• [Provided text]:
^^^^

By Frank J Gaffney Jr.
The Washington Times | July 13, 2007
Future historians will doubtless dissect with care the mindset of the
current generation of American policymakers and legislators, and the
public whose fate they help determine. Votes in coming days in the
Senate will be among the evidence examined in the hopes of answering a
question that will, with hindsight, be asked by many: What on earth
were they thinking?
That question, of course, is often posed on what the West's leaders and
their peoples could possibly have had in mind as first they ignored,
then tried to appease, the rising power and growing malevolence of
Adolf Hitler and his fellow totalitarians. Couldn't they see what is so
clear to us now: Such behavior on the part of freedom-loving nations
would only put them at greater risk?
The answer, of course, is that the broad nature of the peril, if not
all its particulars, could be foreseen — and was, at the time, by some
like Winston Churchill. But the vast majority of his countrymen and
others who would soon find themselves at war, enslaved or dead,
preferred to listen to those who promised conflict could be avoided:
negotiated agreements with the totalitarians would assure "peace in our
time"; the latters' demands could be accommodated at someone else's
expense. The problem was, in any event, a distant one.

^^^^

• [Data section]:
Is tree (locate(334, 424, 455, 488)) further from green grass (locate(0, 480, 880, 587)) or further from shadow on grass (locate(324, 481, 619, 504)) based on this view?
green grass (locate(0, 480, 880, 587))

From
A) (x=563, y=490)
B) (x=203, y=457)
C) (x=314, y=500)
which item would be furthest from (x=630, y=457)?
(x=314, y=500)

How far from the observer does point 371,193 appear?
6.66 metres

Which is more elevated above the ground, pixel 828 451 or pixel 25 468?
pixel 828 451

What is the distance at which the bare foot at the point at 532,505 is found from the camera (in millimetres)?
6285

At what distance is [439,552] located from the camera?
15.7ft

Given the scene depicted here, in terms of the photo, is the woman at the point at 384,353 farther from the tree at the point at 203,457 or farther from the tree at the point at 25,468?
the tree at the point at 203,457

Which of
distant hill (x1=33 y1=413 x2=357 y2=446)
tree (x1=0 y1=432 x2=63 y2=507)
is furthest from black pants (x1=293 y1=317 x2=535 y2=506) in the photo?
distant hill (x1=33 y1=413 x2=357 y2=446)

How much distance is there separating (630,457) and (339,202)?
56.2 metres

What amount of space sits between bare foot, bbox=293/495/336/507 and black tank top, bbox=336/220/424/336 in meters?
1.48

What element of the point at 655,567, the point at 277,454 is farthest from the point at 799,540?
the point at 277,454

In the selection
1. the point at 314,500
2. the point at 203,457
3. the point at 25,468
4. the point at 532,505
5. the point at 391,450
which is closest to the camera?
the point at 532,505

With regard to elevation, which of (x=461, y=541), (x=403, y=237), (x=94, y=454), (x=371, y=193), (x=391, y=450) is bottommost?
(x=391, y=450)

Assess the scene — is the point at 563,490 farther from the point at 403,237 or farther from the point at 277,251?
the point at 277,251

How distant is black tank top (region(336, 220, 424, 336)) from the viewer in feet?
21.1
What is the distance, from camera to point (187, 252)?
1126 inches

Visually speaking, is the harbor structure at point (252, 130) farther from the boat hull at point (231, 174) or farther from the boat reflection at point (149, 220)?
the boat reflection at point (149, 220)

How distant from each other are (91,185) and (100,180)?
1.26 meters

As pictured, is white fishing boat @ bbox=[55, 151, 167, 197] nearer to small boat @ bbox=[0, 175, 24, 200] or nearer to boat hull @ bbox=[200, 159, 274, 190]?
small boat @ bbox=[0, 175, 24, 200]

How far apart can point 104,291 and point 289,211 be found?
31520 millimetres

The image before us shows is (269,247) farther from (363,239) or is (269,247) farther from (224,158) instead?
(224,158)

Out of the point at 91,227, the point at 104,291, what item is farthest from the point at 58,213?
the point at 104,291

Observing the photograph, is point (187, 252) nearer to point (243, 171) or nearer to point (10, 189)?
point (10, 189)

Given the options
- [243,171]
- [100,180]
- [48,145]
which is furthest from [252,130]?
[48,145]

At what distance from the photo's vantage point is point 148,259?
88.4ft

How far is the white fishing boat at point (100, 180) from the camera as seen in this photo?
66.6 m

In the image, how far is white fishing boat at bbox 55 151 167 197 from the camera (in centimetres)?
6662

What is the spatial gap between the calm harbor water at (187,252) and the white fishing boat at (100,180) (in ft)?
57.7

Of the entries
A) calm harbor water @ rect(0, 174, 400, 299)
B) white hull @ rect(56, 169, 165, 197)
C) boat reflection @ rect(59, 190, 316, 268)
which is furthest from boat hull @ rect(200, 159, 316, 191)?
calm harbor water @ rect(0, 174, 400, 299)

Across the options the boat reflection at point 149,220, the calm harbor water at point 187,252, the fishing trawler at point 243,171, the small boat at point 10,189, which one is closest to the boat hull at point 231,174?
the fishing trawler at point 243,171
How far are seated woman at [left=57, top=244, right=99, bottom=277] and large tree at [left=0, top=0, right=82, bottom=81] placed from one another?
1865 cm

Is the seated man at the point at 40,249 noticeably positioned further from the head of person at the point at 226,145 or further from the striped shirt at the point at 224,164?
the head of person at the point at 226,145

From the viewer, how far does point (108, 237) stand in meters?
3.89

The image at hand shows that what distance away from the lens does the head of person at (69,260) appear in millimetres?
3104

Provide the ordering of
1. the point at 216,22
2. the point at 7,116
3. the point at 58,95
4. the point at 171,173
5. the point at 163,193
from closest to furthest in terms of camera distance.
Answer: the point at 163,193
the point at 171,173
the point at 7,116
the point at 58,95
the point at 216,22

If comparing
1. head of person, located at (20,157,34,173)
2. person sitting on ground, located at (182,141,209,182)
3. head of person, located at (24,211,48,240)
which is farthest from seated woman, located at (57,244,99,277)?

^^^^

• [What is needed]: Carry the column on appeasement forward from its final sentence with a few more paragraphs. The rows can be set aside here.

• [The response]:
History does not do us the favor of repeating itself precisely. If
anything, the danger we face today from a new totalitarian ideology,
Islamofascism, is even more grave than that posed by the ideologies
that brought an earlier generation World War II. After all, the
Islamists have spent decades cultivating adherents and developing
infrastructure not just elsewhere (in this case, the strategic Middle
East), but throughout the Free World.
This reality will cause our children and grandchildren to be all the
more incredulous about our failure to understand the threat thus posed
to our societies, freedoms and even our very existence. They will
surely be reduced to asking specifically what on earth were we thinking
as the following sort of behavior shaped the escalating, global
conflict:
--Congressional debates about various proposals to force the withdrawal
of U.S. forces from Iraq, in which the majority appears indifferent to
the possibility such a U.S. defeat will inflame the ambitions of our
Islamofascist enemies. The attitude seems reminiscent of British Prime
Minister Neville Chamberlain's famous comment as he wrote off
Czechoslovakia, calling it a "faraway country of which we know
nothing." Today's Chamberlains are convinced that what they call the
"war in Iraq" — a country even farther away, of which we know even less
— can simply be ended by our fiat, without consequences for us. How
could we be so naive, so irresponsible?
--Those who call themselves "realists" implicitly accept that there may
be adverse effects from abandoning Iraq. They insist such risks can be
mitigated, however, by negotiating with the very parties that have done
the most to exacerbate the Iraqis' difficulties — Iran and Syria. How
can we possibly be so deluded as to think such negotiations this time
will not produce results akin to those of previous efforts to parlay
with other totalitarians: confirming their contempt for Western
interlocutors, reinforcing the despots' sense of inevitable victory and
encouraging more aggressive behavior by the latter to achieve that
outcome on an accelerated basis?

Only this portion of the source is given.